WORK TASK: Reproduce exactly the first line of the material below and every line after it, ending with the line that contains "Redcolour flowers.jpg". No pictures should be copied.

[ENTRIES SHOWN Boundary: Start]

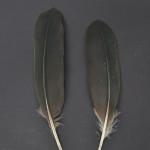 storkfaglar-eremitibis-2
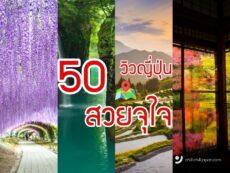 50 วิวญี่ปุ่น สวยตะลึง ที่ต้องไปเยือนสักครั้ง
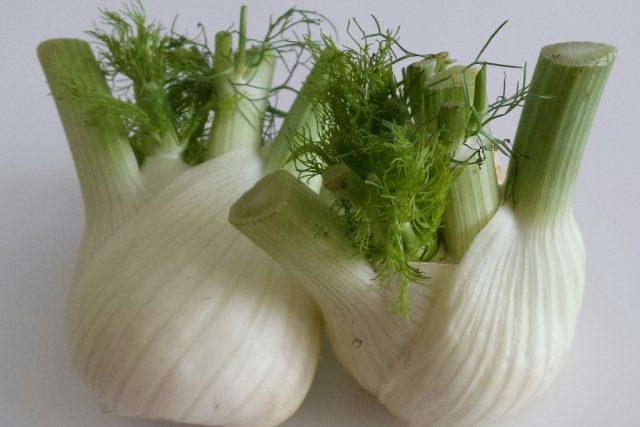 Fenykl, zelenina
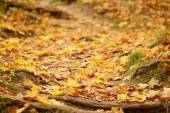 Leśną drogą z korzeni objętych jesienią liście — Zdjęcie stockowe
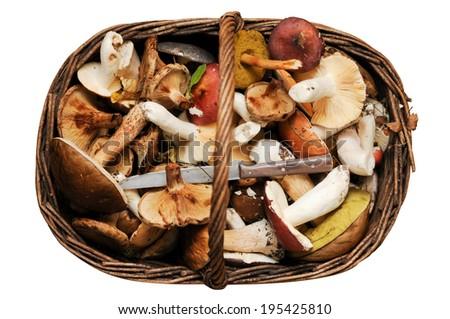 big basket of mushrooms isolated on white - stock photo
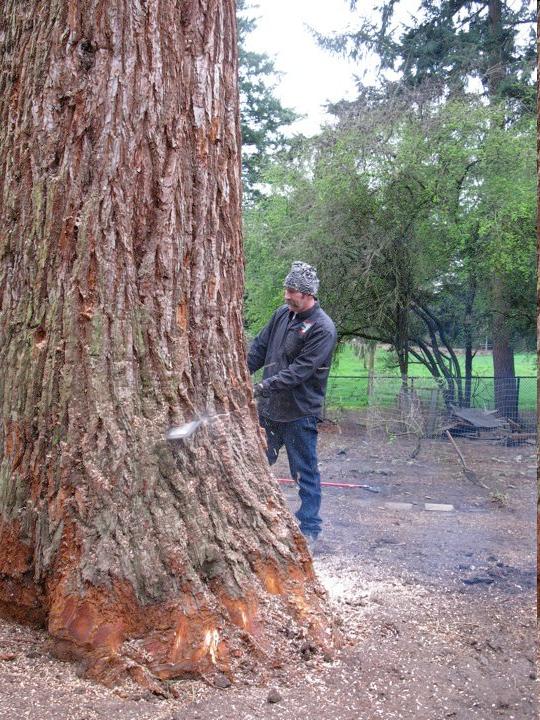 Tree Removal By Tree Masters Tree Service Portland Oregon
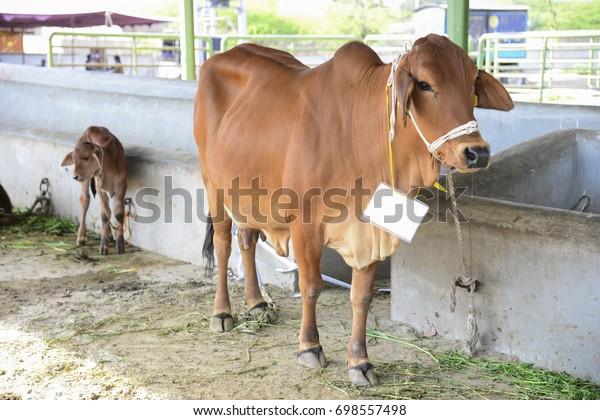 Cattle Market Lahore Pakistan 29 August Stock Photo (Edit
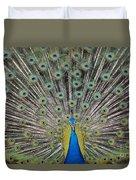 Peacock Display Duvet Cover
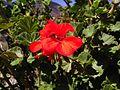 Redcolour flowers.jpg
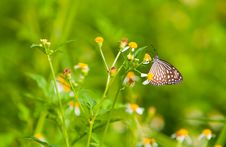 Free Butterfly Feeding Daisies Royalty Free Stock Photos - 9441138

[ENTRIES SHOWN Boundary: End]

REPLY TO THE EXERCISE:
 storkfaglar-eremitibis-2
 50 วิวญี่ปุ่น สวยตะลึง ที่ต้องไปเยือนสักครั้ง
 Fenykl, zelenina
 Leśną drogą z korzeni objętych jesienią liście — Zdjęcie stockowe
 big basket of mushrooms isolated on white - stock photo
 Tree Removal By Tree Masters Tree Service Portland Oregon
 Cattle Market Lahore Pakistan 29 August Stock Photo (Edit
 Peacock Display Duvet Cover
 Redcolour flowers.jpg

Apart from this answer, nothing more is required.